The system enables benefit managers to build a custom integrated data base by which they can obtain instant access to employee medical and disability information across all benefit programs, including group health, workers compensation and long and short-term disability.

With access to all the information, benefit managers then can analyze and generate reports online.

Benefit managers can access the system, for example, and evaluate the distribution of health benefit costs by employee populations. The system further allows benefit managers to evaluate characteristics and demographics of certain populations, which in turn provides them useful trend data.

"We have as an industry managed claims and medical payments to death," Mr. Turner said. "We have squeezed all we're going to squeeze out of managed care and case management."

Those are really medical-oriented approaches to saving group health care costs, he said. "We believe you need to

take a person-centered approach and focus on the employee, not the benefit plan."

And the "sexy" thing about this, is benefit managers can do this analysis via the Internet, Mr. Turner said.
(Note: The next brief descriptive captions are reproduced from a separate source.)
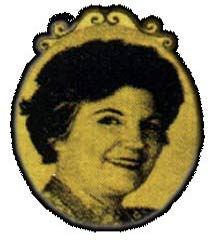 Maria Aparecida Baxter net worth salary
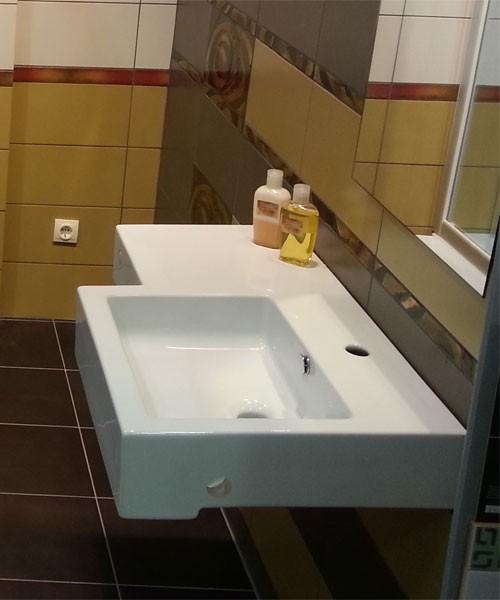 Νιπτήρες μπάνιου 8
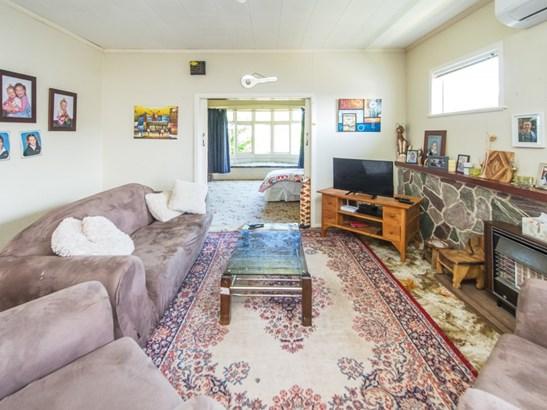 35 Broughton Street, Whanganui East, Whanganui - NZL (photo 4)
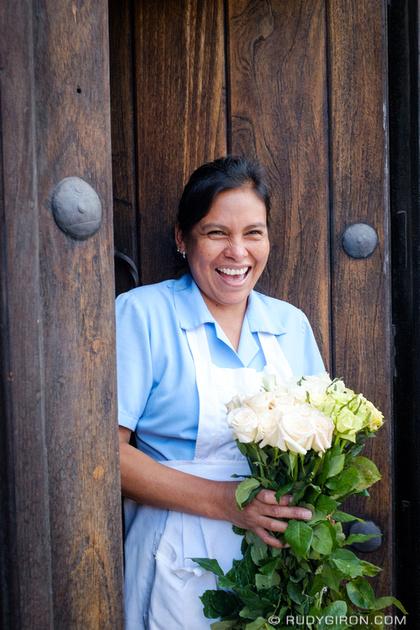 Rudy Giron: Antigua Guatemala &emdash; Roses Make Me Happy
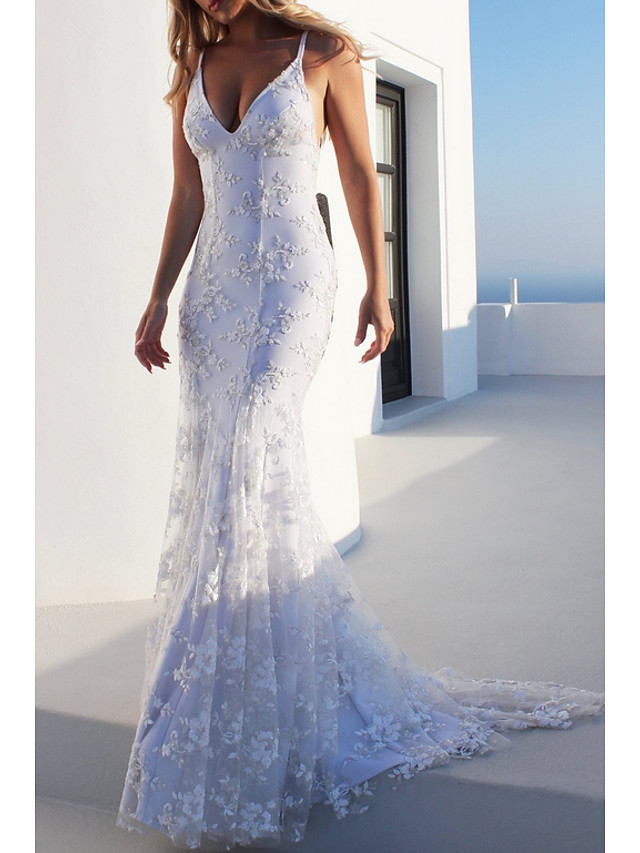 Mermaid / Trumpet Spaghetti Strap Sweep / Brush Train Polyester Beautiful Back Engagement / Formal Evening Dress with Embroidery 2020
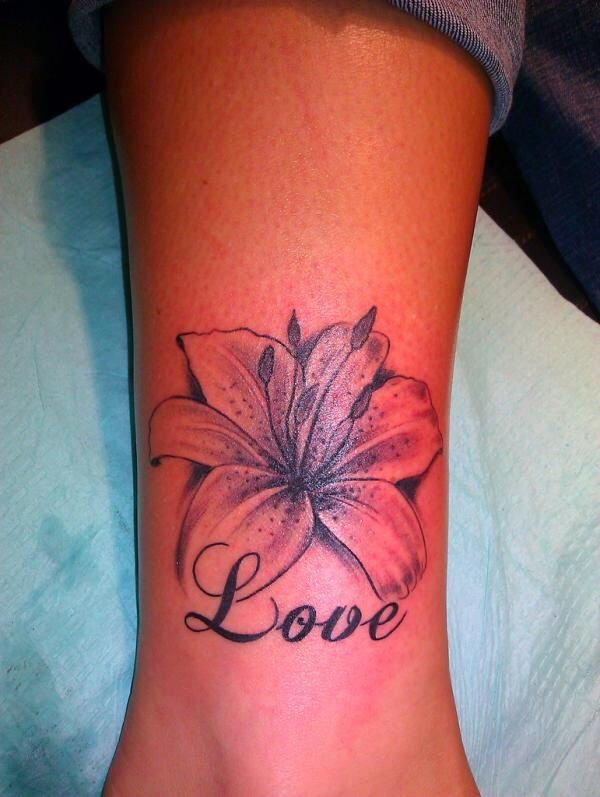 flower tattoo tattoos pinterest. Black Bedroom Furniture Sets. Home Design Ideas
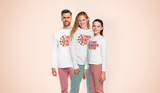 Customizable Unisex Pajama Set add your own photos, images, designs, quotes, texts and more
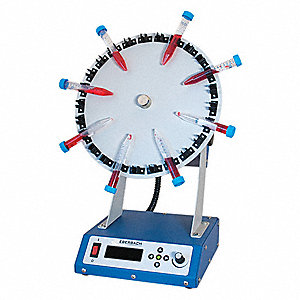 Digital Tube Rotator,10 to 50 rpm,115V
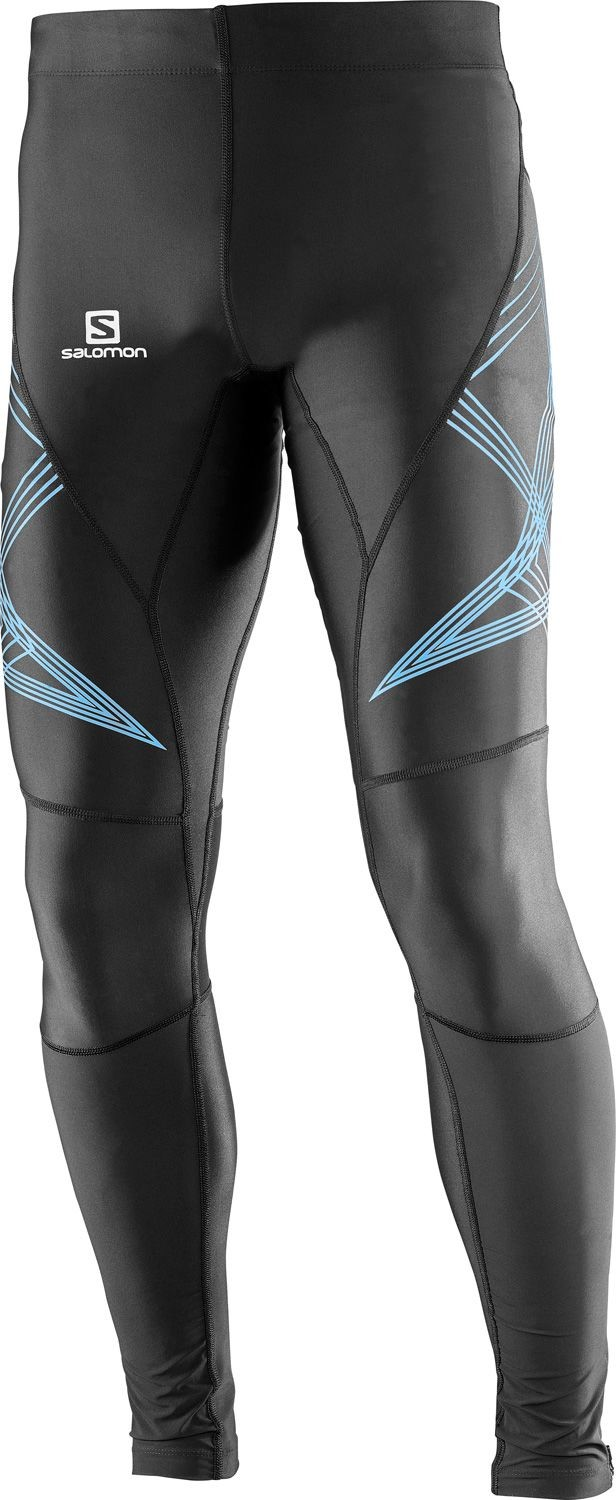 Salomon Intensity Long Tights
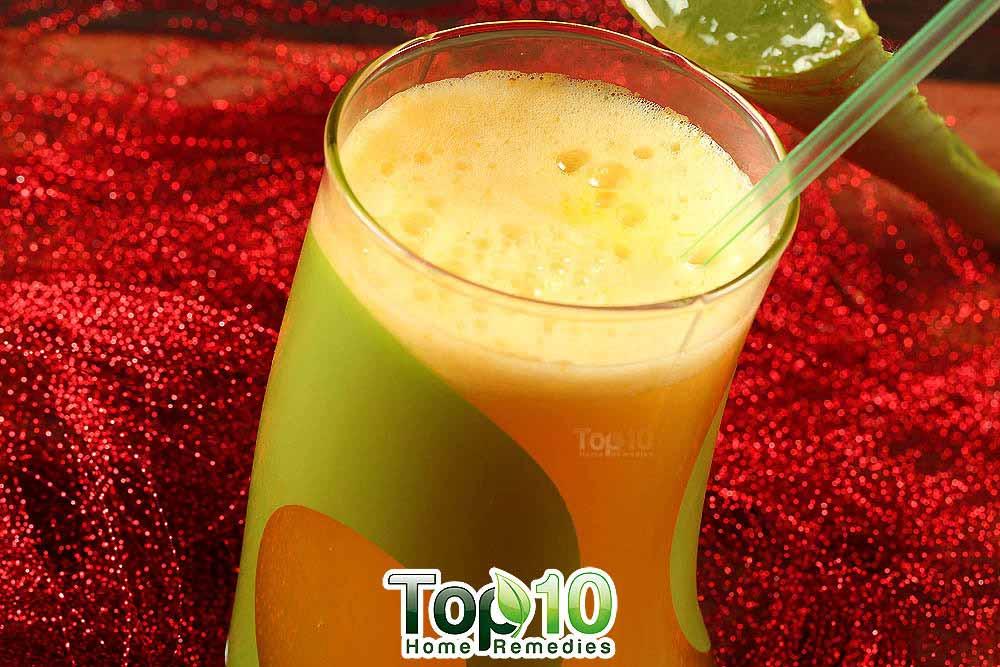Diy Aloe Vera Juice Amp Smoothie Top 10 Home Remedies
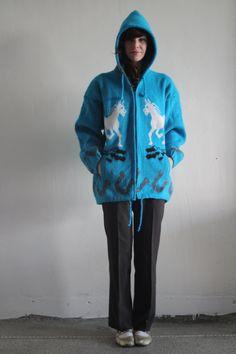Vintage Horse Jacket  Soft Teal  90s Native Tribal by VeraVague, $65.00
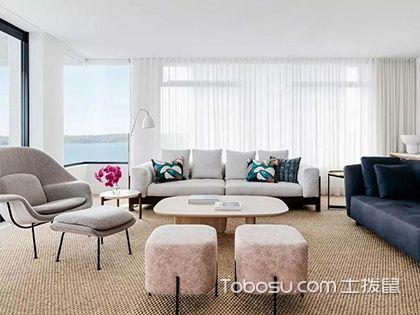 北欧风格窗帘,帮你布置清新简约的家居设计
The Internet "is a great way to distribute information, and we can do it securely," he said. "It sure beats sending over reams of paper."

The OPTIS system includes such firewalls as individual passwords and encryption to guard against information getting into the wrong hands.

AIG HMS began marketing its integrated information system in January.

"We've had a lot of interest here at the convention," added Beverly Cottle, director of marketing for AIG HMS in Atlanta.

Another exhibitor hoping to gain benefit managers' attention for its new online product is Boston-based Mosby Consumer Health.

The health care systems company is seeking employers and health care providers that would be interested in participating as beta testing sites for its new Mosby's Health Odyssey Online system.

The new Internet-based system consists of a vast content library that houses raw electronic health and medical information and a variety of Web-based applications, explained Dale Ann Matthews, director of sales and electronic licensing for Mosby Consumer Health in Salt Lake City.

The online system is targeting benefit managers, managed care companies, insurers and other health care providers that need to distribute health care information to employees, patients or members, for example, Ms. Matthews said.

The open architecture of Mosby's system allows benefit managers, for example, to draw from the database and create custom-designed applications, such as corporate health news-letters.

"We have over 5,000 pages of medical information for consumers," she said.

The content currently consists of Mosby's consumer medical encyclopedia, its guide to self-care and its health and wellness articles.

One of the applications on Mosby's system is health risk appraisals and personalized lifestyle recommendations. Employees, for example, can complete a multiple-choice form about their lifestyle and immediately receive an on-screen appraisal of his or her health. Eventually, the system will allow employees to receive periodic lifestyle recommendations.

Employees have the choice to have their information kept confidential or have it sent to their employer, which provides benefit managers with useful trend data.

Downers Grove, Ill.-based HealthCare Compare Corp. was also demonstrating a new online application.

The managed care company is marketing a new directory of providers via the Internet for benefit managers needing quick and easy access to a list of providers or hospitals in HealthCare Compare's nationwide network.

The Internet-based service does not contain any downloading features, said Tim Mooney, assistant vp-national accounts. Its intent is to reduce time and effort as well as to go a step further in obtaining a paperless environment, he said.